Fit durch Radfahren: Idealer Sport für die ganze Familie
Wer Radfahren als regelmäßigen Freizeitsport ausübt, kann ähnlich wie durch Joggen, Schwimmen oder Walken den so genanten Zivilisationskrankheiten wie Bluthochdruck, Diabetes oder Übergewicht vorbeugen. Denn Radfahren wirkt sich positiv auf viele Körperfunktionen aus.
Es vergeht kaum ein Monat, ohne dass die Fitness- und Wellnessbranche mit neuen Ideen und Produkten aufwartet, die Gesundheit und Leistungsfähigkeit fördern sollen. Dabei vergessen viele Verbraucher, dass man sich auch ganz unaufwändig und konventionell Gutes tun kann, z. B. Fahrrad fahren. Denn Radfahren wirkt sich positiv auf viele Körperfunktionen aus, ist für fast alle Menschen geeignet und somit auch ein idealer Familiensport – besonders in der warmen Jahreszeit.
Die Natur genießen und sich dabei entspannt bewegen: Gerade beim Radfahren in der Freizeit sind nicht etwa Leistung und Tempo entscheidend, sondern die Bewegung an sich. Auch bei mäßiger Geschwindigkeit kommt es zu vertiefter Atmung und verstärkter Durchblutung. Folge: Die Organe werden besser mit Sauerstoff versorgt. Die Belastung kurbelt Herz und Kreislauf an und stärkt das Immunsystem.
Durch die sitzende Position werden die Gelenke dabei weitaus weniger belastet, als dies beim Joggen oder Walken der Fall ist, so dass Radfahren auch für übergewichtige Menschen ideal ist. Auch wer unter arthrosebedingten Gelenkveränderungen an Hüfte oder Knien leidet, muss auf das Fahrradfahren nicht verzichten – ganz im Gegenteil: „Bei dosierter Belastung werden Gelenkknorpel und Muskulatur sogar positiv beeinflusst, so dass die Beschwerden verringert werden können“, sagt Dr. Ulrich Bartmus vom Lehrstuhl für Sportmedizin und Sporternährung der Ruhr-Universität Bochum.

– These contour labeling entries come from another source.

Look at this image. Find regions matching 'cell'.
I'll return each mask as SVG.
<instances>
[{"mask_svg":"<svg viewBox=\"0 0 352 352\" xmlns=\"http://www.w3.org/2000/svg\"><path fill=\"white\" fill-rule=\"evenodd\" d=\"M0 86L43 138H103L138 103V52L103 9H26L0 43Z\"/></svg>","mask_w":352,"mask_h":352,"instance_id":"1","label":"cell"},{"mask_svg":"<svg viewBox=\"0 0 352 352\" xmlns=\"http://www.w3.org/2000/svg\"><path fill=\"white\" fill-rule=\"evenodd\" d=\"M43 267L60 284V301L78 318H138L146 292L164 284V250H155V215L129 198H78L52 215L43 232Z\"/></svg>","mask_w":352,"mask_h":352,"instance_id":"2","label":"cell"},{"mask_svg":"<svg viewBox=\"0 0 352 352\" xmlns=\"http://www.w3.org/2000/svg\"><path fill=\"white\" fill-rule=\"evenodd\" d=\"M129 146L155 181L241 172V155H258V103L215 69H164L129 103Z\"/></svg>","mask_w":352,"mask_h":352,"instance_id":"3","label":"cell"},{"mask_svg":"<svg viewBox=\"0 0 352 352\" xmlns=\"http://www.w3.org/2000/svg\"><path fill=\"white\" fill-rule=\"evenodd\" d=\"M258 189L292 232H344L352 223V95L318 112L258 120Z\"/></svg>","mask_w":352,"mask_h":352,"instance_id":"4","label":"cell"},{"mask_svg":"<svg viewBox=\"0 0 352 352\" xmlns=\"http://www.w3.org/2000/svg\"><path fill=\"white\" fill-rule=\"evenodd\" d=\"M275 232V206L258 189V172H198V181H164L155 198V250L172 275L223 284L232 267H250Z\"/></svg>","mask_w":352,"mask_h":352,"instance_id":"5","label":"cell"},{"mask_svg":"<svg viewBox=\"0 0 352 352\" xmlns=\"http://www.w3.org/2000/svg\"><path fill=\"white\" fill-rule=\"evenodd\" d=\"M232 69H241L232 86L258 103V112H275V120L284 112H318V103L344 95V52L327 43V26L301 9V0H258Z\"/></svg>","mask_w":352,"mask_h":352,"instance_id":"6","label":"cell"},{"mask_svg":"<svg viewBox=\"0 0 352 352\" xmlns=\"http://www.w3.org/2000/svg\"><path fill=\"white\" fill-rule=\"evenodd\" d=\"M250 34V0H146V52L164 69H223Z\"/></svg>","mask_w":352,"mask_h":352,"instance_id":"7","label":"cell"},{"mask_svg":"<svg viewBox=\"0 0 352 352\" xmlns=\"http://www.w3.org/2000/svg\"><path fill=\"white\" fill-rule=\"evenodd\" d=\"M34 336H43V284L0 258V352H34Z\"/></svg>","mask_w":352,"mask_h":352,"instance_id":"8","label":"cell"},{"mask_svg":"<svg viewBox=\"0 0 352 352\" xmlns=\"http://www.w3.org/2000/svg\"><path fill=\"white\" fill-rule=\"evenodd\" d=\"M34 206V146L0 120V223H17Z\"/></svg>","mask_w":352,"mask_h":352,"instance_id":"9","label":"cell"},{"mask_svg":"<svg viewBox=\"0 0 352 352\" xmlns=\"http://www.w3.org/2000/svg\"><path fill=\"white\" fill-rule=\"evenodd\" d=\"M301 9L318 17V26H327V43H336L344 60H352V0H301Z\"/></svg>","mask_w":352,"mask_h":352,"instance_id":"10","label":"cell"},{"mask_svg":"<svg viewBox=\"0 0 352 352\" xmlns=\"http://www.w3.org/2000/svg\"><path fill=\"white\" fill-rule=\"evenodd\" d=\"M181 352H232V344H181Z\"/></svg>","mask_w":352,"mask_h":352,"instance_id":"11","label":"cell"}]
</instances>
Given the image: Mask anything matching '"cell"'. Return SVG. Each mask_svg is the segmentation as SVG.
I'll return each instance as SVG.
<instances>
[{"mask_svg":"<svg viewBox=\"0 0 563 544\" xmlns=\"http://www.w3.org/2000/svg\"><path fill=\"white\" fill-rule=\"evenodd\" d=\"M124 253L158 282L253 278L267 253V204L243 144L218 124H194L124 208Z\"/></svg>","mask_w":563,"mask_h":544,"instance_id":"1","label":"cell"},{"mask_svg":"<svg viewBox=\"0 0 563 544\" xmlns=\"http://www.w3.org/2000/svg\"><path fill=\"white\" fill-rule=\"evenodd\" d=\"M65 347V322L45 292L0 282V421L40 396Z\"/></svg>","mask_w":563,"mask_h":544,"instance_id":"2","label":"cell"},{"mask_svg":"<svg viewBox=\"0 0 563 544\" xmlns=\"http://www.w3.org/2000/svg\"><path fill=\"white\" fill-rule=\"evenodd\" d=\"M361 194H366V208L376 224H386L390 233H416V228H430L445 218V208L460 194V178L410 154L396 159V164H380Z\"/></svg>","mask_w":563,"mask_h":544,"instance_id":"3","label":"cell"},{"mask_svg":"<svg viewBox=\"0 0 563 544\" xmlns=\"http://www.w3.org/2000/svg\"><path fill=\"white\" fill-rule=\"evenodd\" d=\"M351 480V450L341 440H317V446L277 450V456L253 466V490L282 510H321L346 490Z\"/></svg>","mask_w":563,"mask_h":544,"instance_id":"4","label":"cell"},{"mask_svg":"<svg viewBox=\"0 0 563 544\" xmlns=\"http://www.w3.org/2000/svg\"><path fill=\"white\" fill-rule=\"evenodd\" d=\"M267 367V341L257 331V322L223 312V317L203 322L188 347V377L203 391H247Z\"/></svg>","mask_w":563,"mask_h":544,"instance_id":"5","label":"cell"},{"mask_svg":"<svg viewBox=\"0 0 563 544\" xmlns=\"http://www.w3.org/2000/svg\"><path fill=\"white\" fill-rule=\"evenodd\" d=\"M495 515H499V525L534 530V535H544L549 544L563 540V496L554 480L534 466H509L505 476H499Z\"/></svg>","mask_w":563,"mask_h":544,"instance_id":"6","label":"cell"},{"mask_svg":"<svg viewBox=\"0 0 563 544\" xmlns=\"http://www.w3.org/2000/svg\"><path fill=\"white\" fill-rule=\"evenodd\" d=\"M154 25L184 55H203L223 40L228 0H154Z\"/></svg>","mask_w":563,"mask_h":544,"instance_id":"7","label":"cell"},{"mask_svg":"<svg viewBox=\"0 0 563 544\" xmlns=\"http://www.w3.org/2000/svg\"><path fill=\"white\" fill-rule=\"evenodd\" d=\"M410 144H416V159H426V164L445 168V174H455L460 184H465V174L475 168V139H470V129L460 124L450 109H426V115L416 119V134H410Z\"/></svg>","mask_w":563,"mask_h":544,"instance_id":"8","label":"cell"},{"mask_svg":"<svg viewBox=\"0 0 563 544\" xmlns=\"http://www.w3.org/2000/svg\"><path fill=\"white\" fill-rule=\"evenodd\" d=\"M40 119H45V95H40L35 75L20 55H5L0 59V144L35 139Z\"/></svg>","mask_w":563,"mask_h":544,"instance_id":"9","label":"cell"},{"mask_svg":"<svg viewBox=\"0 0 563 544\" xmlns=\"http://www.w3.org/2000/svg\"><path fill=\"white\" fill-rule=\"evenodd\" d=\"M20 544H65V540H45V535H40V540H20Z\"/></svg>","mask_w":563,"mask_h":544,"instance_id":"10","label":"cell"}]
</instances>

Wer Radfahren als regelmäßigen Freizeitsport ausübt, kann ähnlich wie durch Joggen, Schwimmen oder Walken den so genanten Zivilisationskrankheiten wie Bluthochdruck, Diabetes oder Übergewicht vorbeugen. Allerdings gilt wie bei den anderen Sportarten: Auf die Regelmäßigkeit kommt es an. Grundsätzlich gilt auch hier die Empfehlung: Drei mal 40 Minuten die Woche bringt gute Effekte, wer jeden Tag 30 Minuten radelt, erzielt die besten Erfolge. Aber Achtung: Das gilt nur bei zügigem Radeln ohne Ampelpausen oder häufiges Ausrollen lassen – wer sich so gemächlich fortbewegt, muss die Dauer deutlich erhöhen.
Radfahren ist aber auch ein idealer Familiensport: Vor allem Kinder fahren oft mit Begeisterung Fahrrad, so dass sich der Sport für die ganze Familie eignet. „Allerdings sollte man bei der Tourenplanung überlegen, welche Fahrzeiten zumutbar sind“, erklärt Dr. Bartmus. Denn gerade jüngeren Kindern kann bei mehrstündigen Fahrten schnell langweilig werden. Deshalb sollten Zwischenstopps nicht nur für die Rast zum Essen und Trinken eingeplant werden, sondern gerade auch Stellen, die für Kinder interessant sind (z.B. Abenteuerspielplatz, Tiergehege).
Bei der Suche nach dem richtigen Fahrrad sollte man sich auf jeden Fall im Fachgeschäft beraten lassen, denn bei den einzelnen Modellen gibt es erhebliche Unterschiede, abhängig davon, wo und wie das Fahrrad vorwiegend zum Einsatz kommen soll. Und auch die Einstellung von Lenker und Sitz sollte von einer Fachkraft optimal an den Körper des Fahrers angepasst werden, sonst drohen eher Schmerzen statt Entspannung. „Eine falsche Sitzposition kann schnell zu unangenehmen Beschwerden im Nacken- sowie unteren Wirbelsäulenbereich führen und einem so das Vergnügen massiv verleiden“, rät Dr. Bartmus.